---- RECORDS PROVIDED
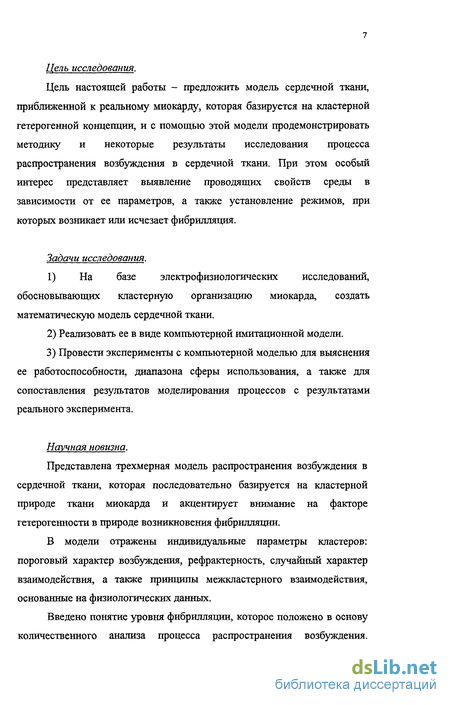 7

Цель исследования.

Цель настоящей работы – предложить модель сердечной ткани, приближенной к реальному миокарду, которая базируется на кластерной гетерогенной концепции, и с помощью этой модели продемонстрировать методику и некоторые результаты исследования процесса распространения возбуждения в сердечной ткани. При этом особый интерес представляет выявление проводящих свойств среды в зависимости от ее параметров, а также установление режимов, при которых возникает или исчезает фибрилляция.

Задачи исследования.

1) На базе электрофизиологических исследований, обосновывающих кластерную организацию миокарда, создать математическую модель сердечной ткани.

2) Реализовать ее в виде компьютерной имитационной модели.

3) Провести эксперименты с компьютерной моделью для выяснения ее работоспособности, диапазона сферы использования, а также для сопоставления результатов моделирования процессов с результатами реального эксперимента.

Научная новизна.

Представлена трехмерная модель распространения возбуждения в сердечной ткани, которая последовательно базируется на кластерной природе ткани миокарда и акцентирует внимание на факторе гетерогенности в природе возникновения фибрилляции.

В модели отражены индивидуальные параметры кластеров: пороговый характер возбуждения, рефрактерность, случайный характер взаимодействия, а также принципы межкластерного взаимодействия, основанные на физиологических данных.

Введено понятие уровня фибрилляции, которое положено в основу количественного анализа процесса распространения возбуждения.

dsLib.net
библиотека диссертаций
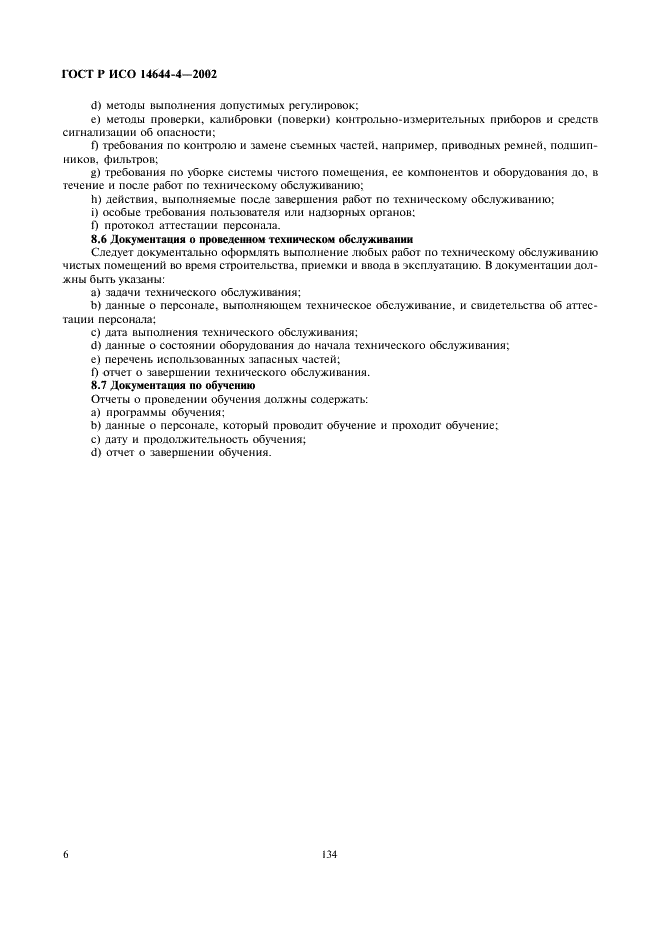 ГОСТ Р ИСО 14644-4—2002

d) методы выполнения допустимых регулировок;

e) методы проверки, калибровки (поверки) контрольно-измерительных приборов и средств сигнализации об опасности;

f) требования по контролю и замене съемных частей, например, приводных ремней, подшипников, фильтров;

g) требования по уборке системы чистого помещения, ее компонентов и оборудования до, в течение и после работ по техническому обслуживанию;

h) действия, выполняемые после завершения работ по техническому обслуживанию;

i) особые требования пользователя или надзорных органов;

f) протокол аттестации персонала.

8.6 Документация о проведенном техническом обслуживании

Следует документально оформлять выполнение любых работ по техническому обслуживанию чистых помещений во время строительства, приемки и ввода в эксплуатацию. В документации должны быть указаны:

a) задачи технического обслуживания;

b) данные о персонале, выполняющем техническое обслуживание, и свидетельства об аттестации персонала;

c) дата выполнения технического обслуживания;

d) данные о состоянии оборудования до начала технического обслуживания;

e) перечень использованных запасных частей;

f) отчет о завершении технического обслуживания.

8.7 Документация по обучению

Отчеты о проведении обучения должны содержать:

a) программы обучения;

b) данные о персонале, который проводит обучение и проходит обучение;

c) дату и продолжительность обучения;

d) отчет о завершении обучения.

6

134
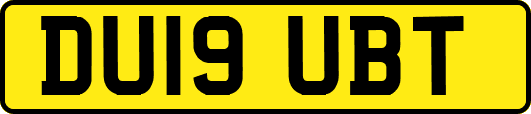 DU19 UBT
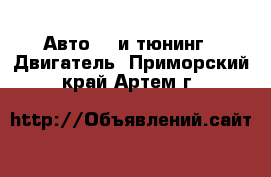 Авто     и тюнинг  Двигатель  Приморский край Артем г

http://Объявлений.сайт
--------
---- RECORDS PROVIDED
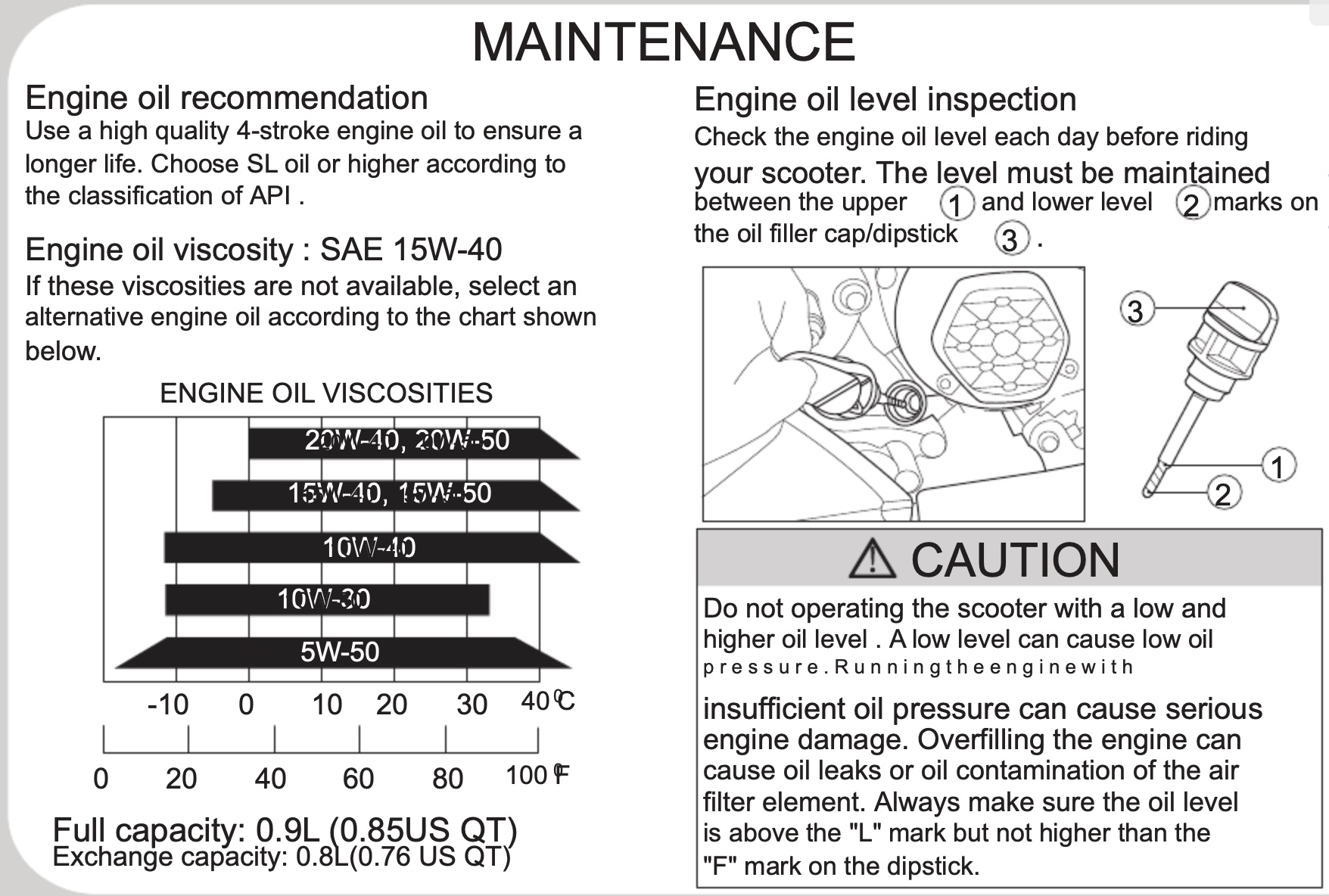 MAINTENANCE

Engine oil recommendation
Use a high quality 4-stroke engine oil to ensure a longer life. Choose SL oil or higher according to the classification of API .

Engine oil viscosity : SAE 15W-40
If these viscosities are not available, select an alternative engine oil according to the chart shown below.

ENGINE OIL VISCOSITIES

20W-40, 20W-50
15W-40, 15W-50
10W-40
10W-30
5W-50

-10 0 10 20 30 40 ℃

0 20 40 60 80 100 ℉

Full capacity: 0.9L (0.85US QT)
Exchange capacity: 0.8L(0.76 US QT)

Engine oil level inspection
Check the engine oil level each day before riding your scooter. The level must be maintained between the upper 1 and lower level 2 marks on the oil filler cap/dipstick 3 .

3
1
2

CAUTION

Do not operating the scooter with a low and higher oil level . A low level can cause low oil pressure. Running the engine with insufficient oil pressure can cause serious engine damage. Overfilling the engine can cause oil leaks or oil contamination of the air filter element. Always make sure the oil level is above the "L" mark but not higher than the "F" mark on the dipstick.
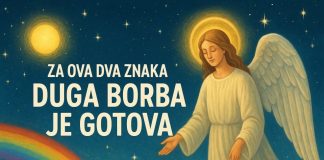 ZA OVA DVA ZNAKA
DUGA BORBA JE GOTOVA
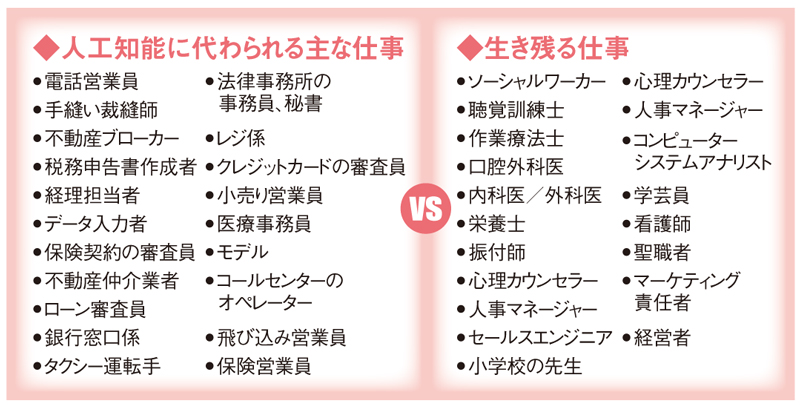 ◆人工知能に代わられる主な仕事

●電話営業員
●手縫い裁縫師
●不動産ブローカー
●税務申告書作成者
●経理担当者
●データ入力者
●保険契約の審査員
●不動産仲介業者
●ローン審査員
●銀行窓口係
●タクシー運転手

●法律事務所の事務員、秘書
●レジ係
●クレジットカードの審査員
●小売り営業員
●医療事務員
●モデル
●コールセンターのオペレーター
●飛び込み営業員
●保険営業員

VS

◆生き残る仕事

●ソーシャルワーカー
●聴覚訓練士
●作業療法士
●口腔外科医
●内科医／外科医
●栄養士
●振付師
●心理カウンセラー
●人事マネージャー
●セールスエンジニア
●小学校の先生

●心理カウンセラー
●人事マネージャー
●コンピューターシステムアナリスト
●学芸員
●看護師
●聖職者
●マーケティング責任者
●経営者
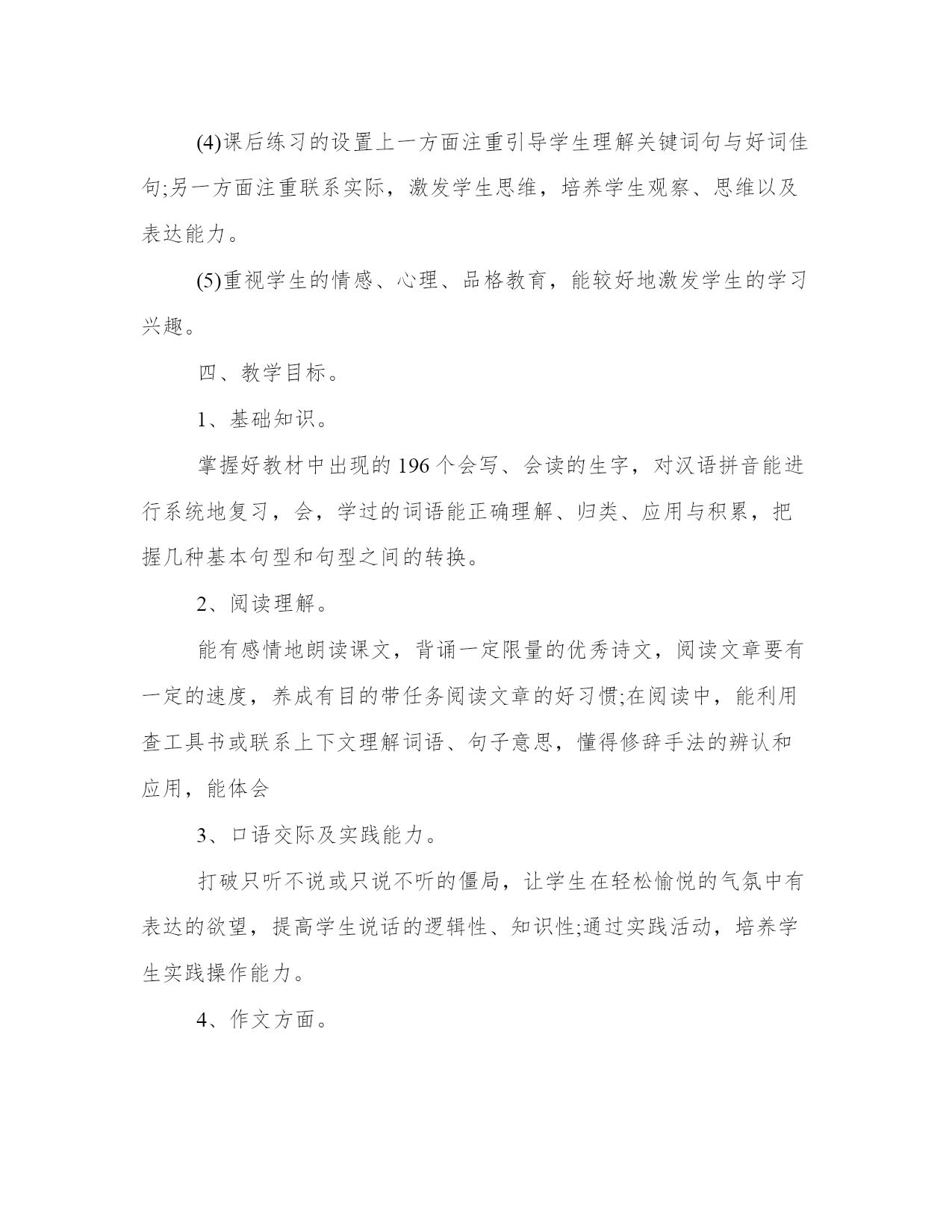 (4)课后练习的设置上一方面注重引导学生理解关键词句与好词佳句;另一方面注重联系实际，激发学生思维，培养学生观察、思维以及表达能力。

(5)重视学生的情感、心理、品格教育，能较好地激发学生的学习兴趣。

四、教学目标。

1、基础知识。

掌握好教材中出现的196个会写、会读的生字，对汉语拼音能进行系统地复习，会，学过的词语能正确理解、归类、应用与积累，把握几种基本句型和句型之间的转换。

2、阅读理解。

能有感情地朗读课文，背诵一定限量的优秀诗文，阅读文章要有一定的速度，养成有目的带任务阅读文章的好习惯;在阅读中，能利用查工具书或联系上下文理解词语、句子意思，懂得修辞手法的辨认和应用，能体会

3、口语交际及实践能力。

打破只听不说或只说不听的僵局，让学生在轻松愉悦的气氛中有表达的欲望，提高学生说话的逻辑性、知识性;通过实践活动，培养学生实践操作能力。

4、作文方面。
--------
---- RECORDS PROVIDED
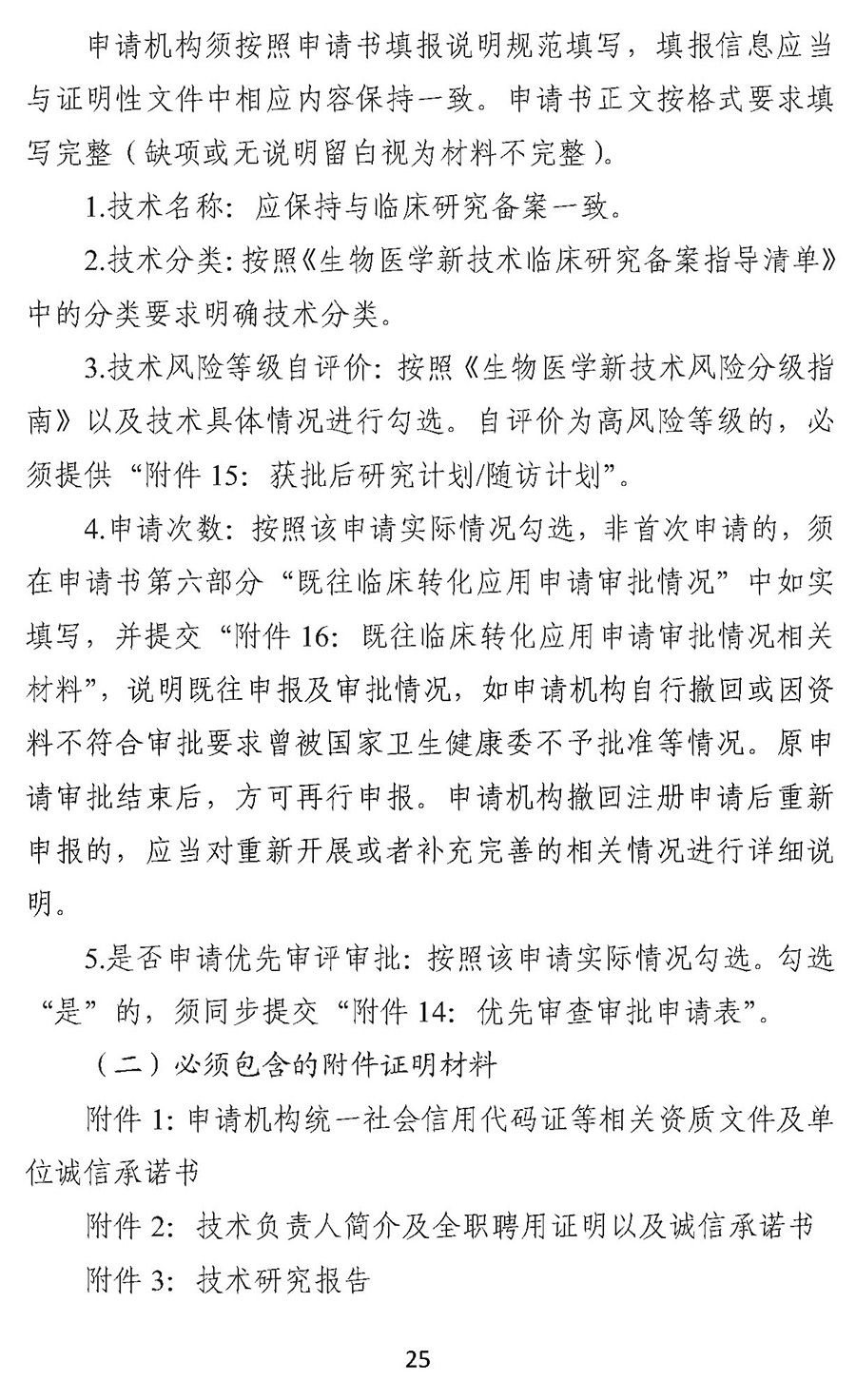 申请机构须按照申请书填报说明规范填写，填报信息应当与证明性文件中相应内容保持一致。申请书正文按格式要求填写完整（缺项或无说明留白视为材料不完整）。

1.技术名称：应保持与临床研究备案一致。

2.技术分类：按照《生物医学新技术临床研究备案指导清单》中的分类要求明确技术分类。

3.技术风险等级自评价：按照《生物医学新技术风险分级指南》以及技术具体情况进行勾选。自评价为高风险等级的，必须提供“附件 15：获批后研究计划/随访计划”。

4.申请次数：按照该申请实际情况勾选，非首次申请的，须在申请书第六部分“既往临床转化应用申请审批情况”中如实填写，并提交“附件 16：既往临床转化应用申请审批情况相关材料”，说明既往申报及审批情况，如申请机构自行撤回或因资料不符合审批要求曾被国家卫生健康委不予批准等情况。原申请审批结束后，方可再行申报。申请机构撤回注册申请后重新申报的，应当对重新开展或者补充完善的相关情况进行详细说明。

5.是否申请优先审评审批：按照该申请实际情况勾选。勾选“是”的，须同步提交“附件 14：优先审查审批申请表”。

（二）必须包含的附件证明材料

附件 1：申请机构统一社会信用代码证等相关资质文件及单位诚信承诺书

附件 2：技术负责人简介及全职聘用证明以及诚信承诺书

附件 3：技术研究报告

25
--------
■ **ABOUT THIS TASK**:
Print again the lines of the entries above that fall between the line holding "Use a high quality" and the line holding "Engine oil level inspection", inclusive, exactly as they stand.

■ **THE ANSWER**:
Use a high quality 4-stroke engine oil to ensure a longer life. Choose SL oil or higher according to the classification of API .

Engine oil viscosity : SAE 15W-40
If these viscosities are not available, select an alternative engine oil according to the chart shown below.

ENGINE OIL VISCOSITIES

20W-40, 20W-50
15W-40, 15W-50
10W-40
10W-30
5W-50

-10 0 10 20 30 40 ℃

0 20 40 60 80 100 ℉

Full capacity: 0.9L (0.85US QT)
Exchange capacity: 0.8L(0.76 US QT)

Engine oil level inspection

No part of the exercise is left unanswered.